Bismarck indeed expressly denies this in a conversational
statement quoted by an able Bismarckian writer of our
own time, Dr. Paul Liman; but in view of subsequent
events and statements the denial can hardly be taken
as sincere. The passage referred to is as follows:
“I bear no grudge against my
young master, who is fiery and lively. He
wishes to make all men happy, and that is very natural
at his age. I, for my part, believe perhaps less
in this possibility, and have told him so too.
It is very natural that a mentor like myself
does not please him, and that he therefore rejects
my advice. An old carthorse and a young
courser go ill in harness together. Only politics
are not so easy as a chemical combination:
they deal with human beings. I wish certainly
that his experiments may succeed, and am not
in the least angry with him. I stand towards him
like a father whom a son has grieved; the father
may suffer thereby, but all the same he says
to himself, ’He is a fine young fellow.’
When I was young I followed my King everywhere:
now that I am old I can no longer accompany my master
when he travels so far. Accordingly it is unavoidable
that counsellors who remained closer to him should
win his confidence at my expense. He is
very easily influenced when one puts before him
ideas which he supposes will happily affect the
condition of the people, and he can hardly wait to
put them into operation. The Kaiser will achieve
reputation at once: I have my own to watch
over, to defend. I have sacrificed myself
for renown and will not place it in jeopardy.”

Set of tasks »
**a.** For the Bismarck passage, mark each statement yes or no depending on whether it agrees with the text, and back each answer with the deciding words quoted exactly. (i) The writer quoting Bismarck's statement is Dr. Paul Liman. (ii) In the quoted statement, Bismarck says he is angry with his young master. (iii) Bismarck says that, in old age, he can no longer accompany his master on long journeys.
**b.** Transcribe the portion of the Bismarck passage starting with "Bismarck indeed expressly" and going on through "him so too.".

Given information »
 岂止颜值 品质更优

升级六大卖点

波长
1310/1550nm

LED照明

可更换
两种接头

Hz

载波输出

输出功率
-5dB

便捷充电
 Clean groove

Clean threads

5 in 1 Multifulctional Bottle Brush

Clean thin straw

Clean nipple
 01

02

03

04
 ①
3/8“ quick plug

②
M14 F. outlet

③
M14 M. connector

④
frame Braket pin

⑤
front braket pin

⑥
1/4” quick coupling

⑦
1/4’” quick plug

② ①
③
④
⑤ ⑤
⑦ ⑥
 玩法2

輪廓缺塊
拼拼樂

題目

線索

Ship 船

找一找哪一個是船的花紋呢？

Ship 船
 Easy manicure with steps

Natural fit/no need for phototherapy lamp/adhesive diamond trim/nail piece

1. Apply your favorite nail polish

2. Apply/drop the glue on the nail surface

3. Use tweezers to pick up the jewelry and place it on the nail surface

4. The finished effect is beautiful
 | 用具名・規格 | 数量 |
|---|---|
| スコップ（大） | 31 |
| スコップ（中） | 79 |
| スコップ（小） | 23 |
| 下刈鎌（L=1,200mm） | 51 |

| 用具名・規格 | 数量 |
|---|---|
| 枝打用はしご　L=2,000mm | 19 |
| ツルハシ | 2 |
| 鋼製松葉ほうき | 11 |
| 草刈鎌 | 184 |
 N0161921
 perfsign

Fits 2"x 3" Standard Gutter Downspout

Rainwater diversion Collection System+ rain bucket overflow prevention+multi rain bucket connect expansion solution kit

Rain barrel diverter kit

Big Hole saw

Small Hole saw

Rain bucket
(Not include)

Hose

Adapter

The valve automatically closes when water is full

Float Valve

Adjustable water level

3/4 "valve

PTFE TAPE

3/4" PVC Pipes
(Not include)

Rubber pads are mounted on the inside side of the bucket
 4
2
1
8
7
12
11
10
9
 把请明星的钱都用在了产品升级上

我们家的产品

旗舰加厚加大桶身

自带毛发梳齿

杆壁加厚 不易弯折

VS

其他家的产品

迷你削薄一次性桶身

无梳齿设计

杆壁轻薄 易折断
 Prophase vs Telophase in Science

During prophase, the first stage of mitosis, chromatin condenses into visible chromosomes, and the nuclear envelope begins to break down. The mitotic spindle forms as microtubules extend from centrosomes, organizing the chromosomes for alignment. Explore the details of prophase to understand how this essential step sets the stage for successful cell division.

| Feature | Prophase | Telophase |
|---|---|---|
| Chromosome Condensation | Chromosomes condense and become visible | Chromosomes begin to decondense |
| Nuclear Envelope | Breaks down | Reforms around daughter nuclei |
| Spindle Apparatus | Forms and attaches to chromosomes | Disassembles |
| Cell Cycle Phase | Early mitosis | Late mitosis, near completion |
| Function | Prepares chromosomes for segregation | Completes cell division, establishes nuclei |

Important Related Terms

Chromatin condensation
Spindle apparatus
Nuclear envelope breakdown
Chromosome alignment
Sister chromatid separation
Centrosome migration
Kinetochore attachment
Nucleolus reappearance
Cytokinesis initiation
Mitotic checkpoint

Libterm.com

Your responses »
**a.**
(i) Yes: "quoted by an able Bismarckian writer of our own time, Dr. Paul Liman"
(ii) No: "am not in the least angry with him"
(iii) Yes: "now that I am old I can no longer accompany my master when he travels so far"

**b.**
Bismarck indeed expressly denies this in a conversational
statement quoted by an able Bismarckian writer of our
own time, Dr. Paul Liman; but in view of subsequent
events and statements the denial can hardly be taken
as sincere. The passage referred to is as follows:
“I bear no grudge against my
young master, who is fiery and lively. He
wishes to make all men happy, and that is very natural
at his age. I, for my part, believe perhaps less
in this possibility, and have told him so too.